Group Policy Objects for Office 2013 and Office 2016 are included in the SHB. It is recommended to use the most recent version of Office to leverage the latest security improvements and product enhancements.
- Office 2016 Group Policy Objects and Group Policy Templates. Using the 64-bit version of Office 2016 is recommended.
- Office 2013 Group Policy Objects and Group Policy Templates.
The Office template files can be downloaded from Microsoft. They are also included in the Group Policy Templates folder for each version of Office as a convenience.
Use the PowerShell Group Policy commands to import the Office Group Policy into a domain. Run the following command on a domain controller from a PowerShell prompt running as a domain administrator.

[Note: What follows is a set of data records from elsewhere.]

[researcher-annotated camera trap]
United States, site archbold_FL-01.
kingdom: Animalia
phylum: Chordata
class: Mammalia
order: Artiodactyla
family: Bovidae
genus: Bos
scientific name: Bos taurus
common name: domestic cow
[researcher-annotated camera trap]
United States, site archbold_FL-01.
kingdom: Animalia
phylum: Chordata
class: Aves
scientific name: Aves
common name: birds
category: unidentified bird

Invoke-ApplySecureHostBaseline -Path '.\Secure-Host-Baseline' -PolicyNames 'Office 2013','Office 2016'
Use Microsoft's LGPO tool to apply the Office Group Policy to a standalone system. Run the following command from a command prompt running as a local administrator.

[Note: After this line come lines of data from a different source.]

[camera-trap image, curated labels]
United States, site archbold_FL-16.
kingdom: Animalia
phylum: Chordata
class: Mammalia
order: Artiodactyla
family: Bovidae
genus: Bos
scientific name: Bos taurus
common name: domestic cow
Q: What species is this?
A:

Invoke-ApplySecureHostBaseline -Path '.\Secure-Host-Baseline' -PolicyNames 'Office 2013','Office 2016' -ToolPath '.\LGPO\lgpo.exe'
Office Macros have proven themselves to be an increasingly popular attack vector. In Office 2016 a new group policy setting was added to block macros downloaded from the internet. The new setting was backported to Office 2013 as part of patch MS16-099. This Information Assurance Advisory was published to recommend blocking Office macros downloaded from the internet.